» WHAT TO PRODUCE:
Give all of the lines again exactly as they read.

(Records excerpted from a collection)
— start —

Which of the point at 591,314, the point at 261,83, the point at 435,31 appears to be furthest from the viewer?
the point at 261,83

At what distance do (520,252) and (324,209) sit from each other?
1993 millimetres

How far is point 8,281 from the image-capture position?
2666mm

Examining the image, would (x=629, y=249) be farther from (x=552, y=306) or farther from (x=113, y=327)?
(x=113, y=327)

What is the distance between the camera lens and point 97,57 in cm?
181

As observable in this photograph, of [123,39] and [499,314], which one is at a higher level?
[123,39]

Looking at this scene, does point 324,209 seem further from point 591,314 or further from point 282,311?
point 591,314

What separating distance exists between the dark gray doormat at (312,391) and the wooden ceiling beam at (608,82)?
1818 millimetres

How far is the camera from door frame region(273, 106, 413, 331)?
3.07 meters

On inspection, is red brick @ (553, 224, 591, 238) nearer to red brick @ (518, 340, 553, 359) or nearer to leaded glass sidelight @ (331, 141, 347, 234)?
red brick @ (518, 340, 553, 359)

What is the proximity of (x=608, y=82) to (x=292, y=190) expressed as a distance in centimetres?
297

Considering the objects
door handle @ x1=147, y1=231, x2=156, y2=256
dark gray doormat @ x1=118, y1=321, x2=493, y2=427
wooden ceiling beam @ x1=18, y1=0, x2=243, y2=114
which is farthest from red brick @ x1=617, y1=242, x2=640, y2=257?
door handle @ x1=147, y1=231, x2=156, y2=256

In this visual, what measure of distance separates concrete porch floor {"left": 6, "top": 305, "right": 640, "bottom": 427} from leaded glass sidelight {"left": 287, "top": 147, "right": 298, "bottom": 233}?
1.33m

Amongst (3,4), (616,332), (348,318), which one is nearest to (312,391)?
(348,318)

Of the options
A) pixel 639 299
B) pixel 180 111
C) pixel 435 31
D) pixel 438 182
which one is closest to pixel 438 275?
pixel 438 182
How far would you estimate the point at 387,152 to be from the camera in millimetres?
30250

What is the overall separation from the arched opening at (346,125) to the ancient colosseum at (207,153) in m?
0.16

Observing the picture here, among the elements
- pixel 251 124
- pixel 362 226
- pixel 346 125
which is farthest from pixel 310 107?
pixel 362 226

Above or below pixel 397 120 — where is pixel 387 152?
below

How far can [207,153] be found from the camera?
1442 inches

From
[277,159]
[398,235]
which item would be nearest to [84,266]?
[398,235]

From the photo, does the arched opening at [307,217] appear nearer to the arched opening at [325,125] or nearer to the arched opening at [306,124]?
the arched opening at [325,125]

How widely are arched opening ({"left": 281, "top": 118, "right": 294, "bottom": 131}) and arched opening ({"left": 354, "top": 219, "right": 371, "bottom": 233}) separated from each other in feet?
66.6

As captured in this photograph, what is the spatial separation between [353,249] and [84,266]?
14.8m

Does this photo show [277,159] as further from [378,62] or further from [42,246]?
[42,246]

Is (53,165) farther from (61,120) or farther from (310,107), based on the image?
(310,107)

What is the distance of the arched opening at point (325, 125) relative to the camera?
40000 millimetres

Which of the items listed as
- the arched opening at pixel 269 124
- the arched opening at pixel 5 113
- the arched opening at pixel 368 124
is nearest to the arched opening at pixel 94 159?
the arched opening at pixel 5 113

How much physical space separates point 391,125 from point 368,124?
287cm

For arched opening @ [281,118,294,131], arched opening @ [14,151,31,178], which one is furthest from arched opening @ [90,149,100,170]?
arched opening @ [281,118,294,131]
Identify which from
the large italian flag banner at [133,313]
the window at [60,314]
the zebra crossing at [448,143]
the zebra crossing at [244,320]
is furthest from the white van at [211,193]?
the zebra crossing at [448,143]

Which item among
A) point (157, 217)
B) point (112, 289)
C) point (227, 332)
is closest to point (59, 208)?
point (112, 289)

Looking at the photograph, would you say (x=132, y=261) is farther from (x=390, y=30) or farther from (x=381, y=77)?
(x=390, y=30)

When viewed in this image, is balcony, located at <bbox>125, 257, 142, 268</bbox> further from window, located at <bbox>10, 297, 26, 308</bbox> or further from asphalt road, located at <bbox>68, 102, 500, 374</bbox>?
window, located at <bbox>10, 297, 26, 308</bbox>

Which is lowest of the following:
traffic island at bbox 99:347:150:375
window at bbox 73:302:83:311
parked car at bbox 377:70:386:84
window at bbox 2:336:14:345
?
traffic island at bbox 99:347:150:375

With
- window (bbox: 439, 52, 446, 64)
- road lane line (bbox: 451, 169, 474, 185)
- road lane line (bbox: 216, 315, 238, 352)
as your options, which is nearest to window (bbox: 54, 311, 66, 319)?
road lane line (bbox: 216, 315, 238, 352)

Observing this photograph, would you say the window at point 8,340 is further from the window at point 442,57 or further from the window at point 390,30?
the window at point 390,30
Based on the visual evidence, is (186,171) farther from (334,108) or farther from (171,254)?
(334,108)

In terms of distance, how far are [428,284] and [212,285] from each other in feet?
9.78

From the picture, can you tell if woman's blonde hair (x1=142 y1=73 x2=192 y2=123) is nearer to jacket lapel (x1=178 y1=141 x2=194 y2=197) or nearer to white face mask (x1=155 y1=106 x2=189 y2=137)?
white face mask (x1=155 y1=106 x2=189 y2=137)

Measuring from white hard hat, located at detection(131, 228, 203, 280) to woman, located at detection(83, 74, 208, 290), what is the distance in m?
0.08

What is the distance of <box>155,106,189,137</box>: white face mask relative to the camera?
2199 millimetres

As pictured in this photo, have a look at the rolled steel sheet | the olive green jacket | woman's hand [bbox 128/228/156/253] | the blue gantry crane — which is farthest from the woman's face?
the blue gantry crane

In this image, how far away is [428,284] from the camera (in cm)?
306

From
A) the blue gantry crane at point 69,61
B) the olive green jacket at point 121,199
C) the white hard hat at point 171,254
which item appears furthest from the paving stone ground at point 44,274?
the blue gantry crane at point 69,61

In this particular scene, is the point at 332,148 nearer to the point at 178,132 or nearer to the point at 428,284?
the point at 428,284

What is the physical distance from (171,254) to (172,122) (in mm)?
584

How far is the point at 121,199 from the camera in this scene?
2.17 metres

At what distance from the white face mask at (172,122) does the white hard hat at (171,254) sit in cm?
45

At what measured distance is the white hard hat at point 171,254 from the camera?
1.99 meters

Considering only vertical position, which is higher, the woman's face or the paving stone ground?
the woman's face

— end —

» THE RESULT:
Which of the point at 591,314, the point at 261,83, the point at 435,31 appears to be furthest from the viewer?
the point at 261,83

At what distance do (520,252) and (324,209) sit from each other?
1993 millimetres

How far is point 8,281 from the image-capture position?
2666mm

Examining the image, would (x=629, y=249) be farther from (x=552, y=306) or farther from (x=113, y=327)?
(x=113, y=327)

What is the distance between the camera lens and point 97,57 in cm?
181

As observable in this photograph, of [123,39] and [499,314], which one is at a higher level?
[123,39]

Looking at this scene, does point 324,209 seem further from point 591,314 or further from point 282,311?
point 591,314

What separating distance exists between the dark gray doormat at (312,391) and the wooden ceiling beam at (608,82)?
1818 millimetres

How far is the camera from door frame region(273, 106, 413, 331)?
3.07 meters

On inspection, is red brick @ (553, 224, 591, 238) nearer to red brick @ (518, 340, 553, 359) or nearer to leaded glass sidelight @ (331, 141, 347, 234)?
red brick @ (518, 340, 553, 359)

What is the proximity of (x=608, y=82) to (x=292, y=190) expressed as a distance in centimetres?
297

Considering the objects
door handle @ x1=147, y1=231, x2=156, y2=256
dark gray doormat @ x1=118, y1=321, x2=493, y2=427
wooden ceiling beam @ x1=18, y1=0, x2=243, y2=114
which is farthest from red brick @ x1=617, y1=242, x2=640, y2=257?
door handle @ x1=147, y1=231, x2=156, y2=256

In this visual, what measure of distance separates concrete porch floor {"left": 6, "top": 305, "right": 640, "bottom": 427} from leaded glass sidelight {"left": 287, "top": 147, "right": 298, "bottom": 233}?
1.33m

Amongst (3,4), (616,332), (348,318), which one is nearest to (312,391)?
(348,318)

Of the options
A) pixel 639 299
B) pixel 180 111
C) pixel 435 31
D) pixel 438 182
which one is closest to pixel 438 275?
pixel 438 182
How far would you estimate the point at 387,152 to be from the camera in millimetres?
30250

What is the overall separation from the arched opening at (346,125) to the ancient colosseum at (207,153) in m?
0.16

Observing the picture here, among the elements
- pixel 251 124
- pixel 362 226
- pixel 346 125
which is farthest from pixel 310 107?
pixel 362 226

Above or below pixel 397 120 — where is pixel 387 152?
below

How far can [207,153] be found from the camera?
1442 inches

From
[277,159]
[398,235]
which item would be nearest to [84,266]?
[398,235]

From the photo, does the arched opening at [307,217] appear nearer to the arched opening at [325,125] or nearer to the arched opening at [306,124]?
the arched opening at [325,125]

How widely are arched opening ({"left": 281, "top": 118, "right": 294, "bottom": 131}) and arched opening ({"left": 354, "top": 219, "right": 371, "bottom": 233}) separated from each other in feet?
66.6

As captured in this photograph, what is the spatial separation between [353,249] and [84,266]?
14.8m

Does this photo show [277,159] as further from [378,62] or further from [42,246]?
[42,246]

Is (53,165) farther from (61,120) or farther from (310,107), based on the image?
(310,107)

What is the distance of the arched opening at point (325, 125) relative to the camera?
40000 millimetres

Which of the items listed as
- the arched opening at pixel 269 124
- the arched opening at pixel 5 113
- the arched opening at pixel 368 124
is nearest to the arched opening at pixel 94 159?
the arched opening at pixel 5 113

How much physical space separates point 391,125 from point 368,124?
287cm

For arched opening @ [281,118,294,131], arched opening @ [14,151,31,178], which one is furthest from arched opening @ [90,149,100,170]?
arched opening @ [281,118,294,131]
Identify which from
the large italian flag banner at [133,313]
the window at [60,314]
the zebra crossing at [448,143]
the zebra crossing at [244,320]
is furthest from the white van at [211,193]?
the zebra crossing at [448,143]

Which item among
A) point (157, 217)
B) point (112, 289)
C) point (227, 332)
is closest to point (59, 208)?
point (112, 289)

Looking at the photograph, would you say (x=132, y=261) is farther from (x=390, y=30) or farther from (x=381, y=77)?
(x=390, y=30)

When viewed in this image, is balcony, located at <bbox>125, 257, 142, 268</bbox> further from window, located at <bbox>10, 297, 26, 308</bbox> or further from asphalt road, located at <bbox>68, 102, 500, 374</bbox>?
window, located at <bbox>10, 297, 26, 308</bbox>

Which is lowest of the following:
traffic island at bbox 99:347:150:375
window at bbox 73:302:83:311
parked car at bbox 377:70:386:84
window at bbox 2:336:14:345
?
traffic island at bbox 99:347:150:375

With
- window (bbox: 439, 52, 446, 64)
- road lane line (bbox: 451, 169, 474, 185)
- road lane line (bbox: 216, 315, 238, 352)
as your options, which is nearest to window (bbox: 54, 311, 66, 319)?
road lane line (bbox: 216, 315, 238, 352)

Observing this photograph, would you say the window at point 8,340 is further from the window at point 442,57 or further from the window at point 390,30?
the window at point 390,30
Based on the visual evidence, is (186,171) farther from (334,108) or farther from (171,254)?
(334,108)

In terms of distance, how far are [428,284] and [212,285] from each other in feet?
9.78

From the picture, can you tell if woman's blonde hair (x1=142 y1=73 x2=192 y2=123) is nearer to jacket lapel (x1=178 y1=141 x2=194 y2=197) or nearer to white face mask (x1=155 y1=106 x2=189 y2=137)?
white face mask (x1=155 y1=106 x2=189 y2=137)

Measuring from white hard hat, located at detection(131, 228, 203, 280) to woman, located at detection(83, 74, 208, 290), what is the distance in m?
0.08

What is the distance of <box>155,106,189,137</box>: white face mask relative to the camera?
2199 millimetres

As pictured in this photo, have a look at the rolled steel sheet | the olive green jacket | woman's hand [bbox 128/228/156/253] | the blue gantry crane — which is farthest from the woman's face?
the blue gantry crane

In this image, how far away is [428,284] from the camera (in cm)?
306

From
A) the blue gantry crane at point 69,61
B) the olive green jacket at point 121,199
C) the white hard hat at point 171,254
which item appears furthest from the paving stone ground at point 44,274?
the blue gantry crane at point 69,61

In this particular scene, is the point at 332,148 nearer to the point at 178,132 or nearer to the point at 428,284?
the point at 428,284

What is the physical distance from (171,254) to (172,122) (in mm)?
584

How far is the point at 121,199 from the camera in this scene?
2.17 metres

At what distance from the white face mask at (172,122) does the white hard hat at (171,254) sit in cm?
45

At what measured distance is the white hard hat at point 171,254 from the camera?
1.99 meters

Considering only vertical position, which is higher, the woman's face or the paving stone ground?
the woman's face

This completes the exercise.